High-order stress theory for solids: a more generalized strain gradient theory

This paper seeks to address the size dependence of microstructure by defining a characteristic scale vector to characterize the size effect in materials. It introduces high-order stress moments and high-order momentum moment as foundational concepts. Based on these ideas, we propose a high-order stress theory for solids that integrates a complete second-order displacement gradient, as opposed to solely incorporating a rotation gradient or a strain gradient. This methodology enhances the high-order stress theory, rendering it a more comprehensive and generalized framework. Under certain conditions, this theory can be degenerated into other models that elucidate the size effect, indicating that the high-order stress theory has a wider applicability and is not limited by its own ideal assumptions or prerequisites, unlike other existing theories.

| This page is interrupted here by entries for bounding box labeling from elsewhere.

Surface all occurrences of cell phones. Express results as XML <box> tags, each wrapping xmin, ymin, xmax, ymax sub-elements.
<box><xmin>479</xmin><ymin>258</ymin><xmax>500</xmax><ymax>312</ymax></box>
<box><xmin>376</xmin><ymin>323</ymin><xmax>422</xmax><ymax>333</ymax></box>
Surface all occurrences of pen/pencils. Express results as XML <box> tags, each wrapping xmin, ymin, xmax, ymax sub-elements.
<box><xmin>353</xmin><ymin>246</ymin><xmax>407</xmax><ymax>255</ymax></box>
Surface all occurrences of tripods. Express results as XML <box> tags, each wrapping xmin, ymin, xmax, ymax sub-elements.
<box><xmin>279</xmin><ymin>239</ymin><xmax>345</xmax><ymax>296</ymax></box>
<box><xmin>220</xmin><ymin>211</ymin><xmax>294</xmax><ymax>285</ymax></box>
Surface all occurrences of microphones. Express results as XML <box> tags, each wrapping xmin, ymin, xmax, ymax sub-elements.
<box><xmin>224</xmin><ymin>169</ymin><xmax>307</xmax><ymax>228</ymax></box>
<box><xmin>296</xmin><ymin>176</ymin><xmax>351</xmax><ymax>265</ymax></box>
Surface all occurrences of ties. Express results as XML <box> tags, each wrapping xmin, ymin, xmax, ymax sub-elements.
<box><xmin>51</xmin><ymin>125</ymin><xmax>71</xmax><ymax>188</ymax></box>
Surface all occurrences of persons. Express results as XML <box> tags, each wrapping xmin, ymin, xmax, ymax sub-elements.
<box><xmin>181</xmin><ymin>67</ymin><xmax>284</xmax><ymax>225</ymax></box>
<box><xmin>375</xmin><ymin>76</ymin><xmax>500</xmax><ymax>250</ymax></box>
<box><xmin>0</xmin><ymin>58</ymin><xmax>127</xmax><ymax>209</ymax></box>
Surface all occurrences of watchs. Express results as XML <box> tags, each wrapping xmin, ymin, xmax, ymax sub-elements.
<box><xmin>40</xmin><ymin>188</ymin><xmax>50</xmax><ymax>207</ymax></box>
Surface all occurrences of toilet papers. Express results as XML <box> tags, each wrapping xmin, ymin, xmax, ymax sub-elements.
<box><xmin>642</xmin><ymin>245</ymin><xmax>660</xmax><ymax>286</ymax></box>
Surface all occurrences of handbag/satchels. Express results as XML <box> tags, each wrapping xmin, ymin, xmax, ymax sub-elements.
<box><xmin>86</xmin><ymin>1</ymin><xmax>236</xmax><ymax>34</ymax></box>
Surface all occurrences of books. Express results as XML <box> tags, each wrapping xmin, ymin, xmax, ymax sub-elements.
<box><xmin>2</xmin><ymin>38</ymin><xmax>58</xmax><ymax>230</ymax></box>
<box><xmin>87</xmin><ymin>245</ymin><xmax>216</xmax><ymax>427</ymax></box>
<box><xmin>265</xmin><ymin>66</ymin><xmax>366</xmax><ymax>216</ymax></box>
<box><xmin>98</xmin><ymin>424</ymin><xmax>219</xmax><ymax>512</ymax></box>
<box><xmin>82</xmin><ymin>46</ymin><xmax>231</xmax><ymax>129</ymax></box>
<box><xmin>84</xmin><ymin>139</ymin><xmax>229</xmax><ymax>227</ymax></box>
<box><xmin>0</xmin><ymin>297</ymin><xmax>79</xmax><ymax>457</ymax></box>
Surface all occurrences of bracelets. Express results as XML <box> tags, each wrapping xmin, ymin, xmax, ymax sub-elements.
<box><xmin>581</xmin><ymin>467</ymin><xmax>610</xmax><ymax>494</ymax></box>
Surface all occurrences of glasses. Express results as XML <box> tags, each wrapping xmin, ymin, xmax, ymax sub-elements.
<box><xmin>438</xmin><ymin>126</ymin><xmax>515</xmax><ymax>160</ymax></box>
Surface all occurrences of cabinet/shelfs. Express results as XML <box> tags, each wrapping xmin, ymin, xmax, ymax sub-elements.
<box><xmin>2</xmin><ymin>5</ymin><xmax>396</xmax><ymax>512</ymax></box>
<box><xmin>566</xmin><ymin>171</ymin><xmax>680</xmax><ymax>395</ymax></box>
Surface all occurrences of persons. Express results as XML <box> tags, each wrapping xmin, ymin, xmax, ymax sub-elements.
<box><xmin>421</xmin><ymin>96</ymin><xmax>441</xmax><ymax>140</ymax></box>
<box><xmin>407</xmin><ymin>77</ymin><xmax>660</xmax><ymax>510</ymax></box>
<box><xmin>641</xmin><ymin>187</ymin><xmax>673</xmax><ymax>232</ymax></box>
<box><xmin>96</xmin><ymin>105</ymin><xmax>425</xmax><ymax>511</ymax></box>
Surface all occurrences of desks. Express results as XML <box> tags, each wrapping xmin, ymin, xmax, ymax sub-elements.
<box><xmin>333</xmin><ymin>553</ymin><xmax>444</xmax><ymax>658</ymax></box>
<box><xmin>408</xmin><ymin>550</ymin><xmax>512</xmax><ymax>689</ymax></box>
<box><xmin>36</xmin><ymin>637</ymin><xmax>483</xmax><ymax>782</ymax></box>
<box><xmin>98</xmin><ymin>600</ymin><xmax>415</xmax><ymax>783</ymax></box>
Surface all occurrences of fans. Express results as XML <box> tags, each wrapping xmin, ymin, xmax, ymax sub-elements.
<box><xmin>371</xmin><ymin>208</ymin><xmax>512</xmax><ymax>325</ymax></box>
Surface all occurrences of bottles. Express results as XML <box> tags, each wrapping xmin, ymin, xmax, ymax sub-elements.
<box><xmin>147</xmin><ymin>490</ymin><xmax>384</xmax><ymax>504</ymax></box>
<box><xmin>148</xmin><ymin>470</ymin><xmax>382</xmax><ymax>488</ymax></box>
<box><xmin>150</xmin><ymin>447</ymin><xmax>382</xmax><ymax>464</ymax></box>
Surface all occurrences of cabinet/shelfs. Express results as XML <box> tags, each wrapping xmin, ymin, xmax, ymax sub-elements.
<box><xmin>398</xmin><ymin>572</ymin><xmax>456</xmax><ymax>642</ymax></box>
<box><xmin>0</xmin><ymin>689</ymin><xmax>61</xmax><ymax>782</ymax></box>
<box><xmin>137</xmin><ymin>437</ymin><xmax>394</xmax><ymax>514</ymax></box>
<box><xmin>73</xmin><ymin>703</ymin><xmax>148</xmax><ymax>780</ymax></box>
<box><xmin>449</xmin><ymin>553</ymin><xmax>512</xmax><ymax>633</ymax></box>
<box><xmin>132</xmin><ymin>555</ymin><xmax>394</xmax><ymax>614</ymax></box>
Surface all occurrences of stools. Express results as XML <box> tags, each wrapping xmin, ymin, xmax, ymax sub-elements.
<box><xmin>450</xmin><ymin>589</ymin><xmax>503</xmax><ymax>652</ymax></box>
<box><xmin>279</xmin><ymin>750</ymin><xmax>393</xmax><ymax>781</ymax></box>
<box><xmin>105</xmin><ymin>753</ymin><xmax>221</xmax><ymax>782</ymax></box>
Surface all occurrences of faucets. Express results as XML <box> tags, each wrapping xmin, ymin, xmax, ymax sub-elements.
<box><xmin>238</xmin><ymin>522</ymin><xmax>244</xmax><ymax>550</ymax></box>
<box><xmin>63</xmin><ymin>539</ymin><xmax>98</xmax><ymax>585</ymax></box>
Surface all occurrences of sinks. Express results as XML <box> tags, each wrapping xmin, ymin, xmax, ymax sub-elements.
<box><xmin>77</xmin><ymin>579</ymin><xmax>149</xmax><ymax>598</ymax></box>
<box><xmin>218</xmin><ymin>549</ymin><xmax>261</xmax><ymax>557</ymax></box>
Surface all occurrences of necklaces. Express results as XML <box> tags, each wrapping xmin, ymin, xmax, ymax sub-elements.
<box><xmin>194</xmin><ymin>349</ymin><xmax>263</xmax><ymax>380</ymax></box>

The high-order stress theory presented in this paper is applicable not only in the field of micromechanics but also in multi-field analyses. To exemplify its utility, we investigate the flexoelectric effect in dielectric materials using the proposed high-order theory. We compute parameters such as electric field intensity and structural response under various deformation conditions, including tension, bending, shearing, and torsion. Furthermore, we conduct electromechanical coupling experiments on PZT plates within these deformation scenarios. The analysis of the experimental results substantiates the efficacy of the high-order theory.